Vivían bajo el mismo techo; pero aun sin pensar uno en otro precisamente, ocupados en otras cosas, llevados y traídos por la sociedad, se iban acercando. Si se encontraban en la misma sala, no tardaban mucho en acercarse, en sentarse al lado. Solo la cercanía más inmediata podía calmarles, pero les calmaba por completo, y ya era bastante esa proximidad; no hacían falta una mirada, una palabra, un ademán, un contacto: solo el puro estar reunidos. Entonces no eran ya dos personas, sino una sola en perfecta educación inconsciente, contenta consigo misma y con el mundo.

Convertida en una realidad tangible a todas luces, aparece de nuevo la «esfera» de Aristófanes, que armoniza de manera evidente con la referencia a la «forma esférica» de las sustancias químicas puras y las «bolitas de mercurio» mencionadas por Charlotte.
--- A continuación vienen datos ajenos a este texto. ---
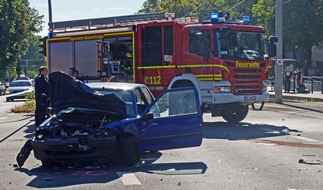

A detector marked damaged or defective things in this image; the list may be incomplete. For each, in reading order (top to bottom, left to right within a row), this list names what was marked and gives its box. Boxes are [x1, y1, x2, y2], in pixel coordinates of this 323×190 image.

crumpled car hood [50, 71, 126, 117]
Sin embargo, al mismo tiempo aparece aquí la obsesión por el propio reflejo de Narciso, quien, de un modo ilusorio, cree ser sincero consigo mismo; del mismo modo que el eco que de él depende no tendría vida sin los amantes, sin la palabra extraña repetida. Más allá de lo «esférica» que aparente ser esta representación de la visión aristofánica, el lector comprende de inmediato que no superará la prueba de la realidad y que las cosas tomarán un rumbo, no solo para Eduard y Ottilie, sino para todo el cuarteto, que ya había anunciado una tercera fuente mitológica en el discurso metafórico.
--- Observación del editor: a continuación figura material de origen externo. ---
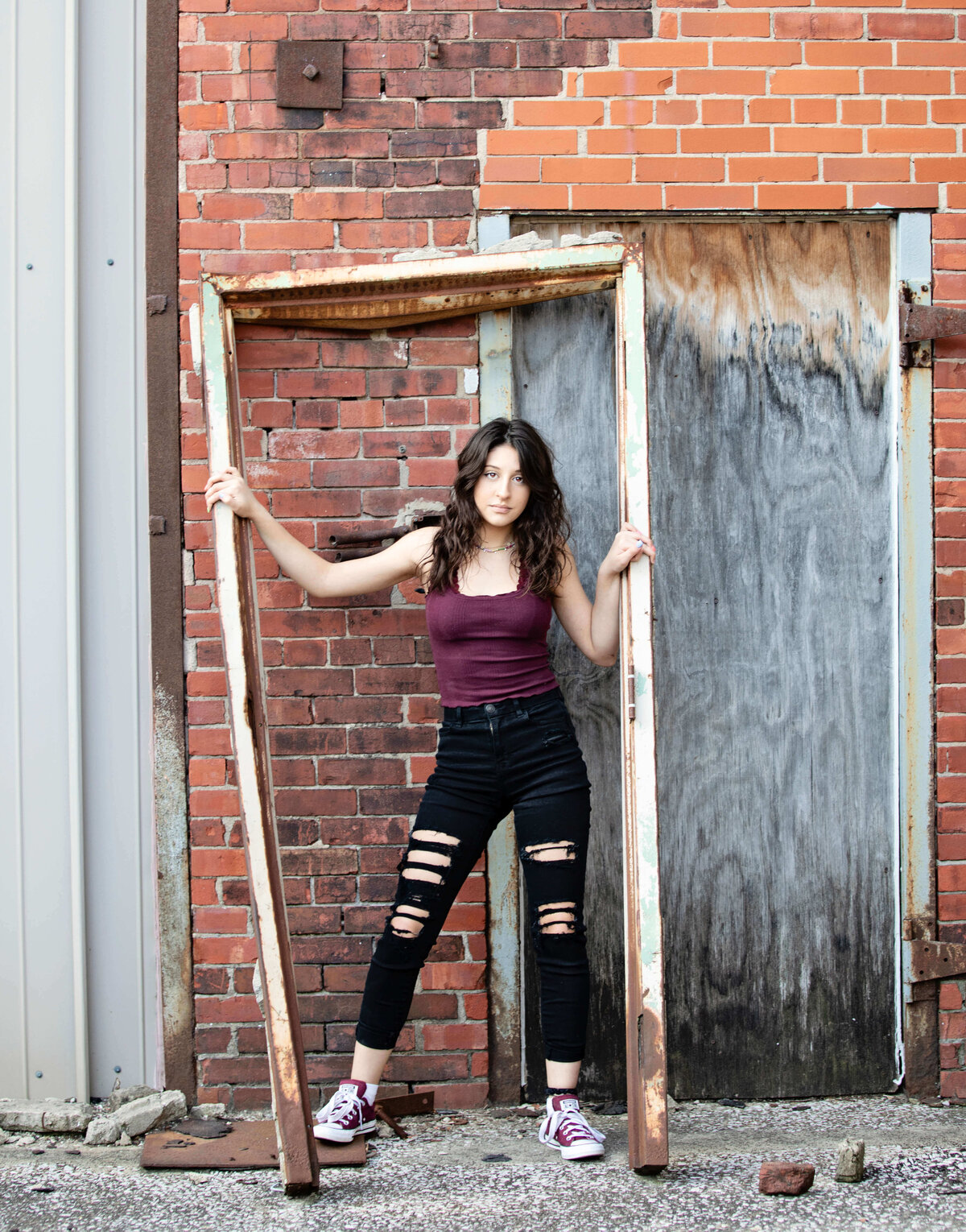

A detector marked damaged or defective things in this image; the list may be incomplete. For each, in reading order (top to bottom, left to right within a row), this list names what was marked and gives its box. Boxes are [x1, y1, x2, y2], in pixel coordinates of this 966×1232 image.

rusty metal door frame [193, 245, 667, 1179]
rusty metal bracket [908, 941, 966, 979]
Se trata del mito de Pandora, un relato caracterizado sobre todo a través de las representaciones de Hesíodo. Según este mito, Hefesto, por orden bien de Zeus, bien de su adversario, Prometeo, ha de fabricar una mujer de abrumadora belleza y encomendarle la tarea de regalar a los humanos un pithos hecho por los dioses, un recipiente en forma de tinaja o cesto en las primeras versiones, o de caja o cofre en las más modernas, que contuviera dones de dudosa naturaleza, por no decir funestos. Ocurrió como habían planeado: cuando Pandora alcanzó su objetivo y levantó la tapa del mencionado recipiente, de él «salió —siguiendo la descripción del manual preferido de Goethe, el Gründlichem mythologischen Lexicon de Hederich— toda la desdicha conocida», mientras que solo la esperanza «quedó prendida sobre el borde».